N´importe quel boulot il s´en fiche
Pourvu qu´il en ait plein les mains
Pompiste ou bien haltérophile
Tout ce qu´il veut c´est qu´on l´engage.
Faut aussi que vous sachiez
Qu´à ce propos il m´a fait peur
Le jour où dans le vestibule
Il a voulu que je l´entende.
Moi qui suis pour la paix des races
Cette fois j´étais bien coincé
Il a donc fallu que j´y passe
D´ailleurs on a recommencé.
Mais ce n´était pas par vice
Dans le fond c´était pour l´aider
J´ai voulu lui rendre service
Car on n´est jamais trop aidé.
Maintenant j´en suis convaincu
D´ailleurs ça rime avec mon cœur
Une fois ses préjugés vaincus
On ne connaît plus son bonheur.
Il y a 10 ans environ, j’avais été choisi pour faire sa première partie dans une ville de Picardie, alors qu’il essayait de relancer sa carrière par une série de concerts .
Je n’étais pas qu’un peu fier ! Avec mes musicos, avant le spectacle, on était allés le voir dans sa loge pour le remercier.
Il semblait assez préoccupé, mais il a été très sympas.
On a pas trop échangé pour ne pas le déconcentrer.
Il faut dire que l’on a bénéficié des mêmes conditions techniques que celles qui étaient prévues pour son récital, et ça, c’est l’indice que « Celui-là », c’était un chic type. Salut Pierre.
(prélevé sur facebook, ce compte-rendu des obsèques de Pierre Vassiliu, à Sète, par Pascal Larderet)·
Je vais faire un petit compte rendu de la cérémonie d’hier.

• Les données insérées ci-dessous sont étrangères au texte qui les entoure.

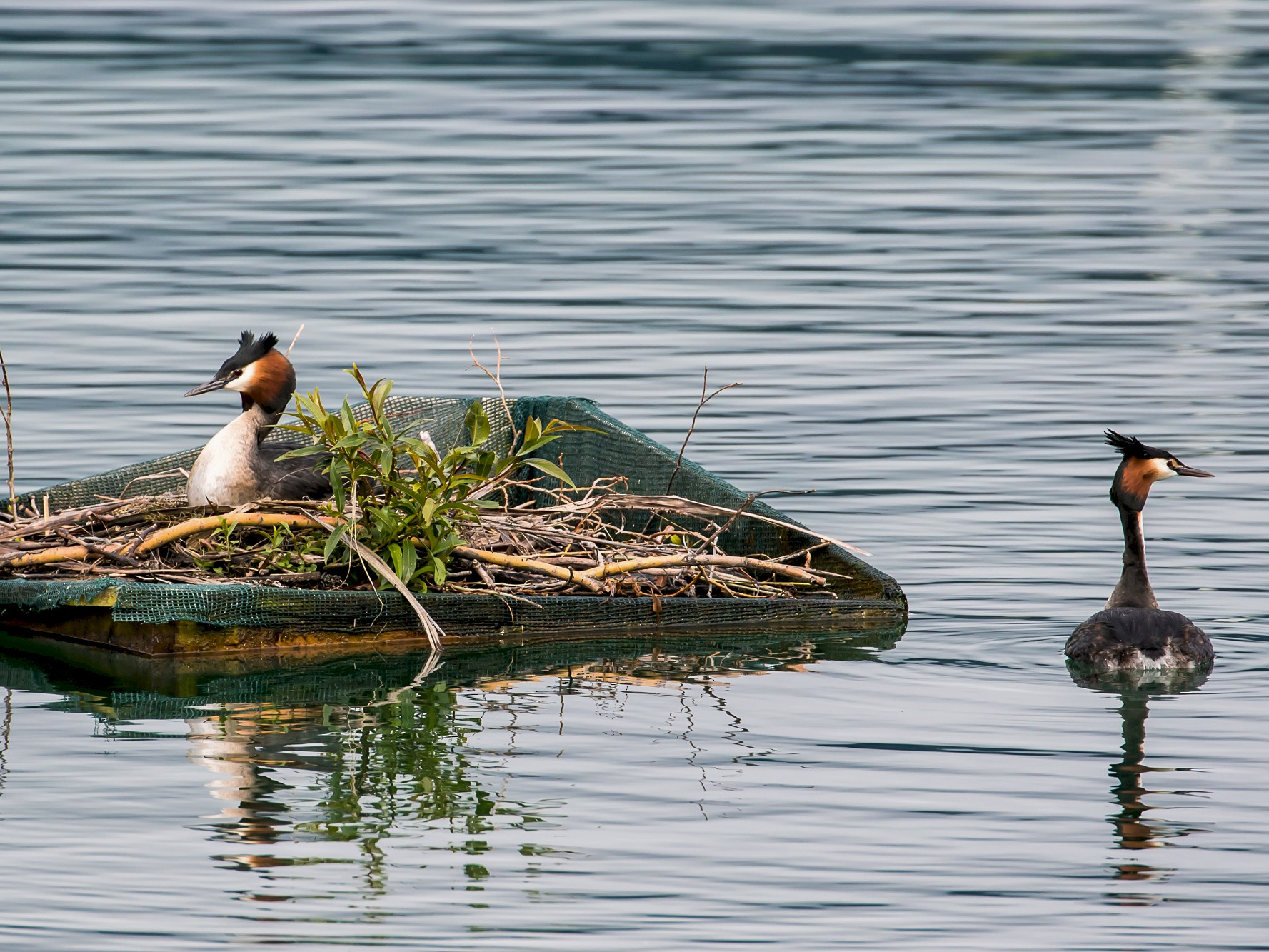 Great Crested Grebe - graichen & recer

D’abord bravo la cérémonie était vraiment réussie dans la mesure ou il y a eu une vraie synthèse du personnage de Pierre avec des moments d’émotions fortes avec des larmes mais aussi de grands éclats de rire particulièrement avec l’intervention magistrale de James Bean et bien entendu de la paillardise avec ce grand moment final ou Laura offre sa petite culotte sur le cercueil de Pierre et qu’une petite dizaine de femmes présentes dans l’assemblée l’imitent et lui offre aussi leurs petites culottes pour l’accompagner dans la crémation, bravo mesdames ce fut un bel hommage au monsieur.

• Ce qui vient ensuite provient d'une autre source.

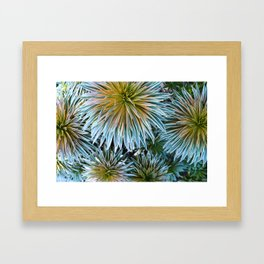 Star Plant Teal Framed Art Print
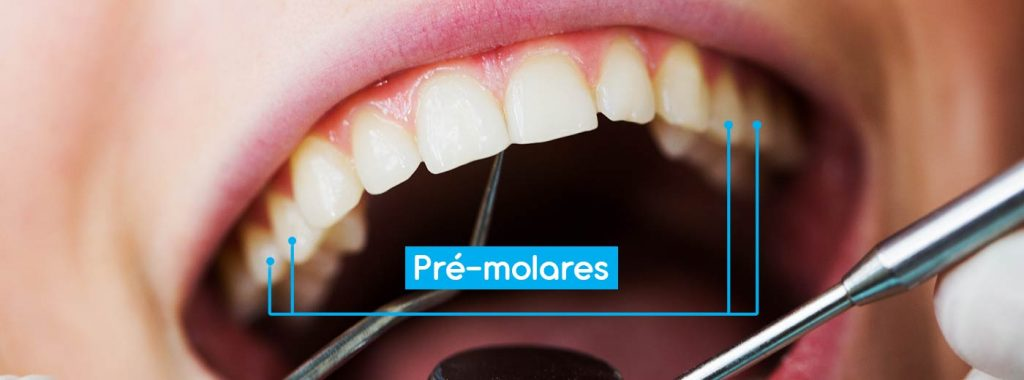 Saúde bucal: Quais os 4 principais tipos de dentes e suas funções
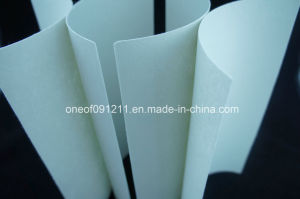 Nonwoven Chemical Sheet for Shoe Counter Material pictures & photos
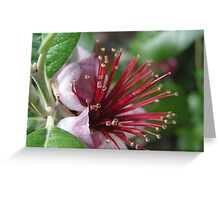 Pineapple Guava Greeting Card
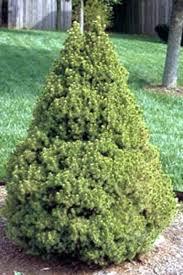Alberta Spruce Christmas Tree Dwarf Expert Advice 3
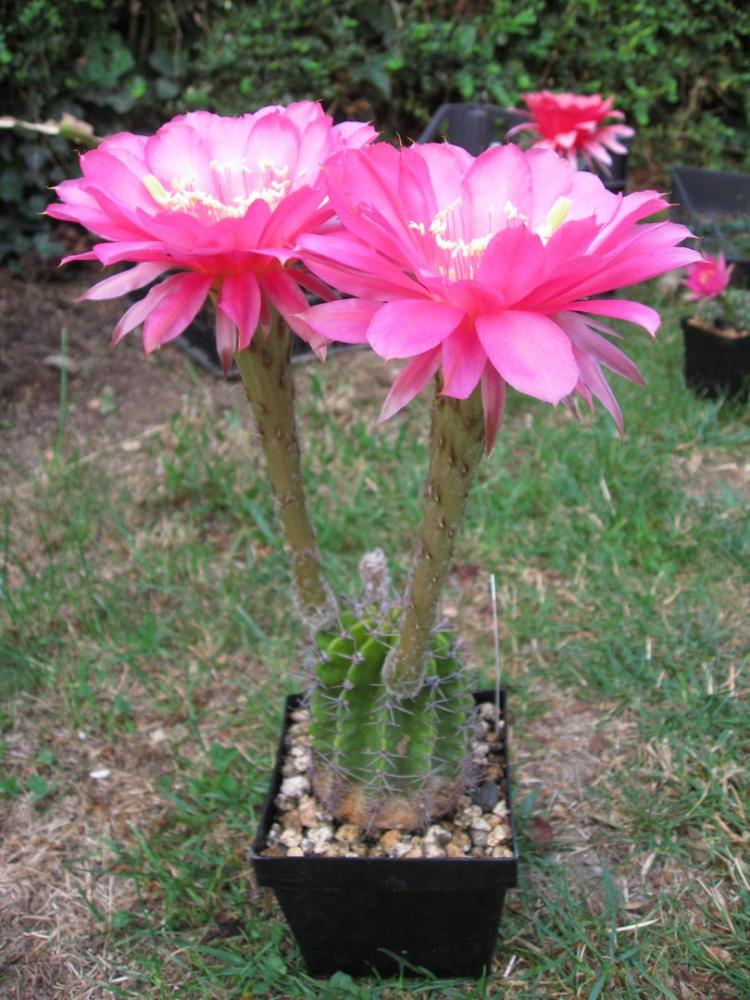 Echinopsishybpinkpanther..JPG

La Fête s’est poursuivi sur la plage avec Champagne, et vin rouge, c’était festif gai et tous avons parler beaucoup de Pierre, on s’est connu on s’est reconnu c’était juste.
La Fête s’est poursuivi tard dans la nuit pour l’ouverture de la St Louis à la guinguette musicale de chez Lulu à Sète autre personnage sétois disparu lui aussi récemment.
On a dansé, on a rit on a pleuré et c’était beau, Pierre sera heureux de ce qui s’est passé.
Et promis on arrive.
Et le compte-rendu du Midi Libre :
Sète : les adieux « débridés et culottés » à Pierre Vassiliu Des obsèques débridées à l’image de Pierre Vassiliu.
Les obsèques – débridées – du chanteur Pierre Vassiliu ont été célébrées jeudi à Sète.
On a chanté, on a pleuré, on a dansé. Les obsèques de Pierre Vassiliu, décédé dimanche à l’âge de 76 ans des suites de la maladie de Parkinson, ont été célébrées jeudi au funérarium de Sète devant son dernier public : sa femme Laura, ses six enfants et beaux-enfants, sa famille, ses amis artistes, musiciens, ses copains d’ici et d’ailleurs, quelques anonymes. Tous vêtus de blanc. Au micro, ses fils et filles ont parlé de joie, de plaisir et de sourire. De souvenirs dans cette “Maison d’amour” pleine de « bons buveurs, des bons musiciens, enfin des poètes, quoi. Des gens qu´ont quelque chose à dire et qu´ont pas la grosse tête ».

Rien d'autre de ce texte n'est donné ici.